Cavaleiro dos Sete Reinos se passa depois de A Casa do Dragão e bem antes de Game of Thrones, funcionando como um “meio do caminho” entre as duas adaptações — mas com distância suficiente para contar uma história própria. Na cronologia de Westeros, a trama começa no ano 209 Após a Conquista (A.C.), com foco nas aventuras do cavaleiro Duncan e de seu aprendiz, Ovo, em meio a torneios, tensões políticas e conflitos que ainda deixam marcas no reino.
A posição na linha do tempo ajuda a entender por que a série pode ser assistida de forma independente: não é a era dos grandes dragões de Casa do Dragão, nem o período de crise final que abre Game of Thrones. Ainda assim, o passado recente de Westeros continua presente nas conversas, nos nomes e nas disputas que circulam pelos Sete Reinos.
Quando a história acontece, exatamente?
Dentro do universo criado por George R.R. Martin, Cavaleiro dos Sete Reinos ocorre quase 100 anos antes de Game of Thrones. Enquanto isso, A Casa do Dragão acompanha eventos que se passam entre os anos 129 e 131 A.C., e Game of Thrones começa no ano 298 A.C..
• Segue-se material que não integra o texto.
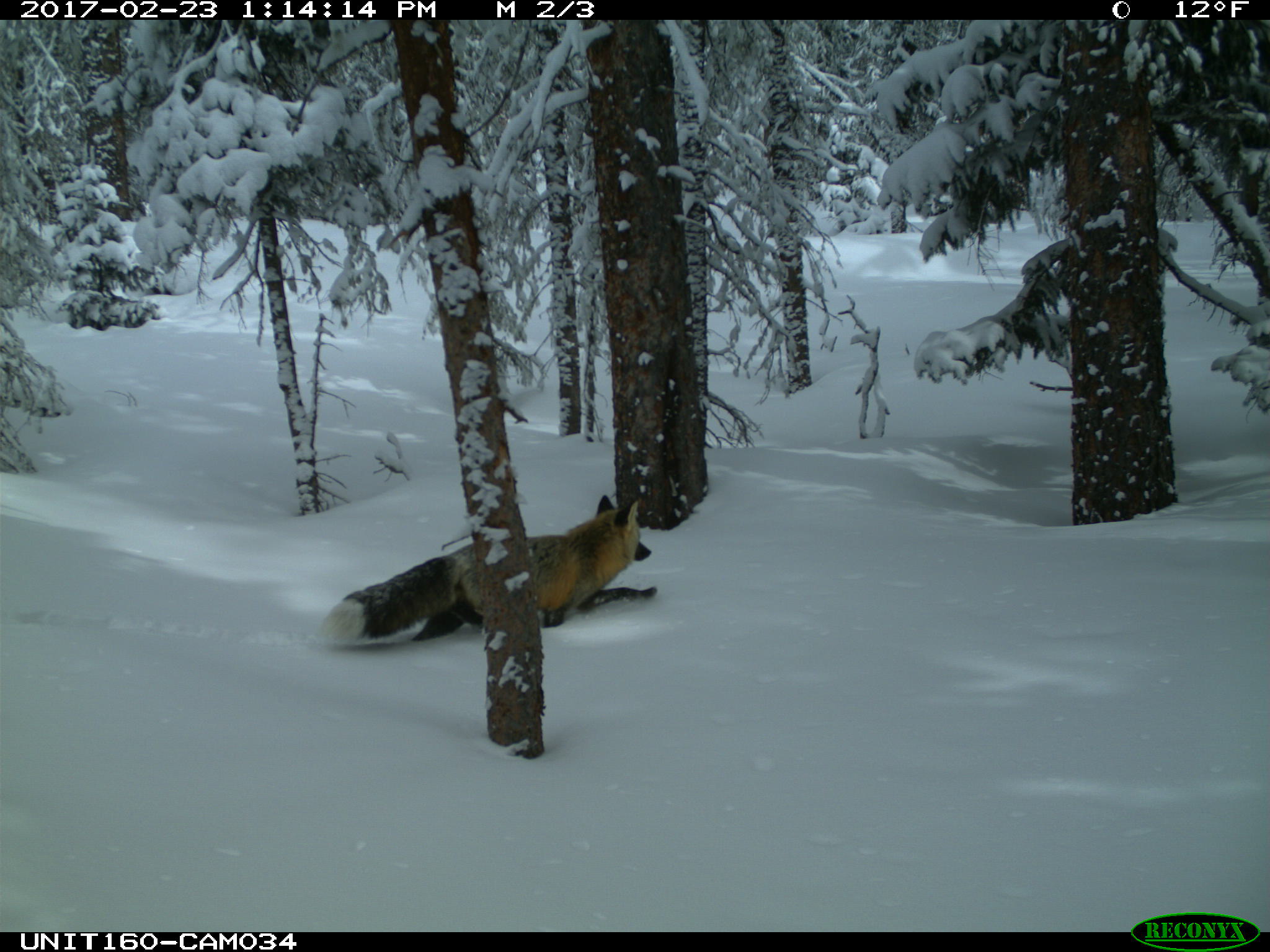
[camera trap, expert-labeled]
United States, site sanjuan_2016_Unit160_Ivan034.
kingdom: Animalia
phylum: Chordata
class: Mammalia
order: Carnivora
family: Canidae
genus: Vulpes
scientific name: Vulpes vulpes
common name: red fox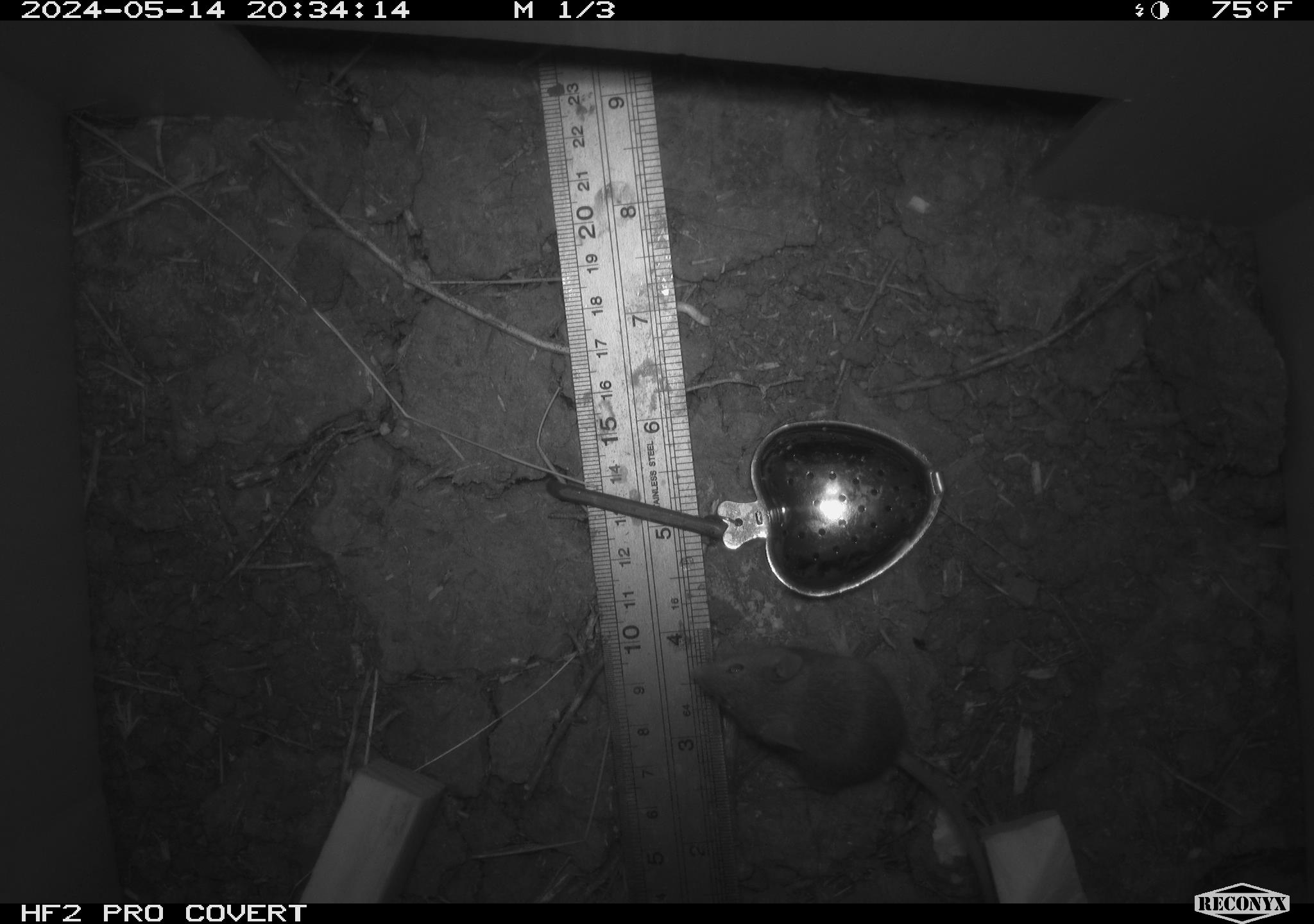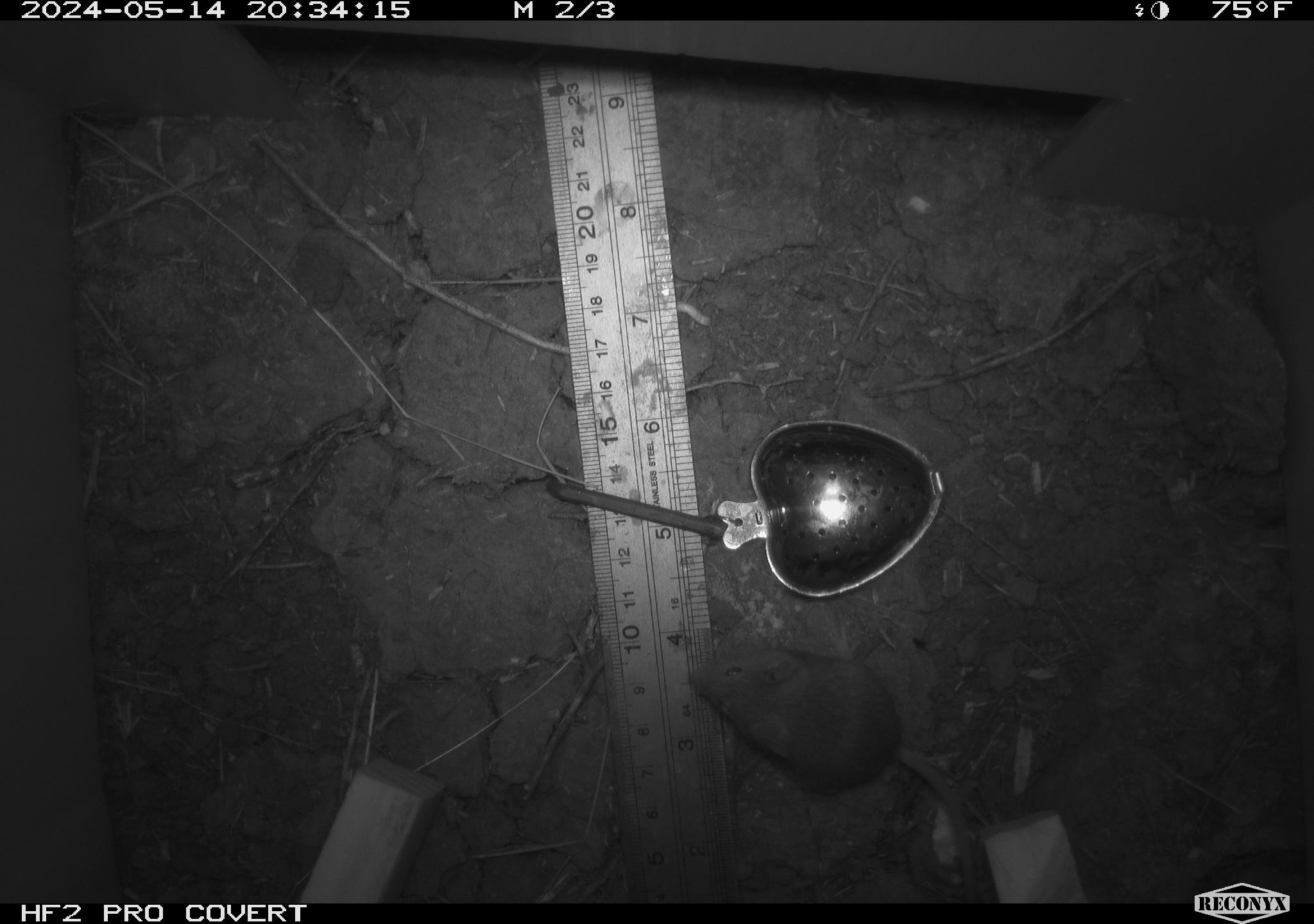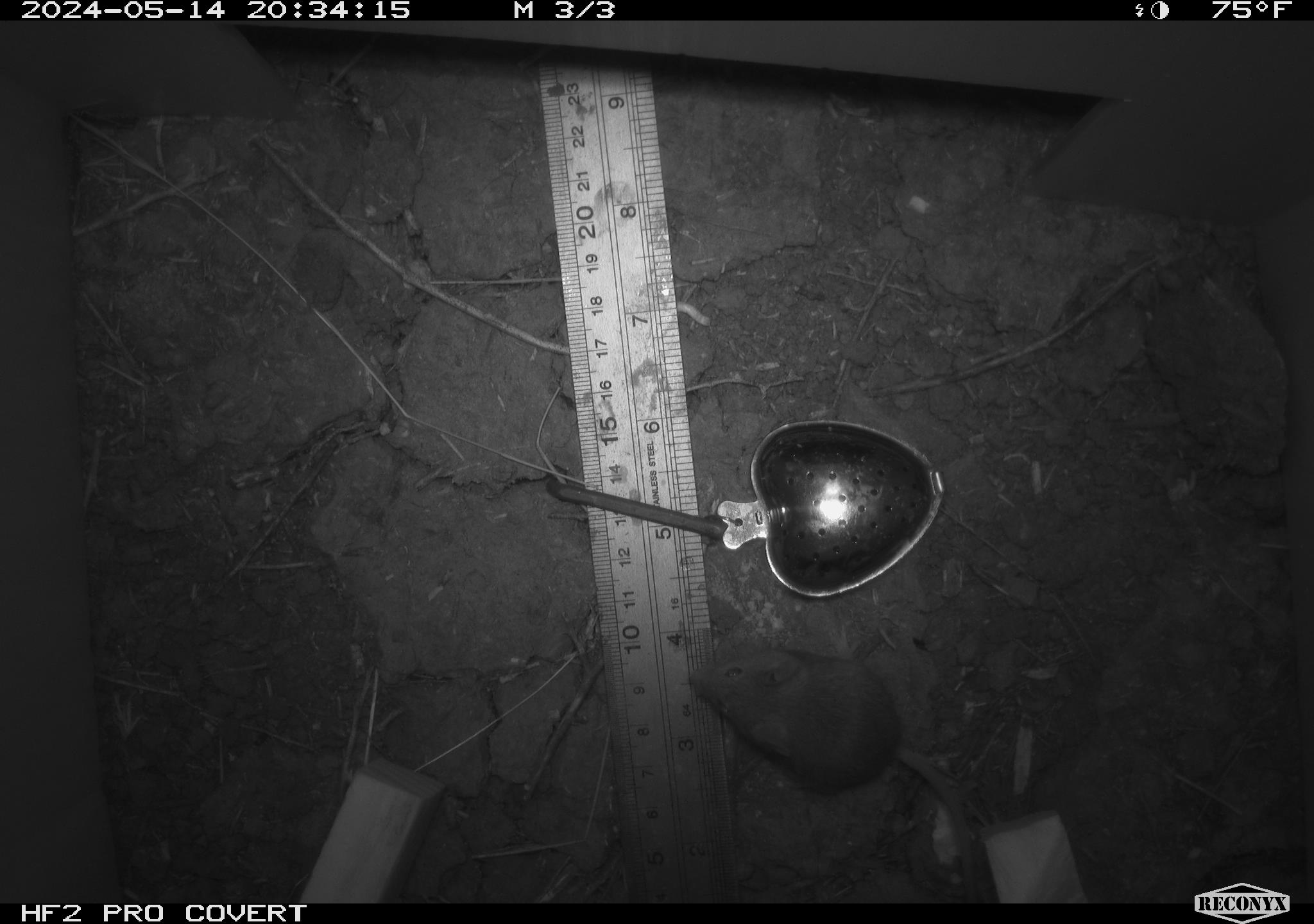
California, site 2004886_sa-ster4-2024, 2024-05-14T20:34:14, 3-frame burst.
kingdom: Animalia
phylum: Chordata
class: Mammalia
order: Rodentia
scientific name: Rodentia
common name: mouse species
Mouse species (Rodentia).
Na prática, isso coloca o novo spin-off em um ponto bem específico:
- Ele começa no ano 209 A.C., cerca de 78 anos após o fim da guerra civil mostrada em A Casa do Dragão.
- Na cronologia oficial, o último dragão morreu no ano 153 A.C., ou seja, 56 anos antes das aventuras de Duncan.
- Com esse intervalo, a série tende a não usar os protagonistas centrais das outras produções, mas pode citar eventos e famílias que ainda moldam a política do reino.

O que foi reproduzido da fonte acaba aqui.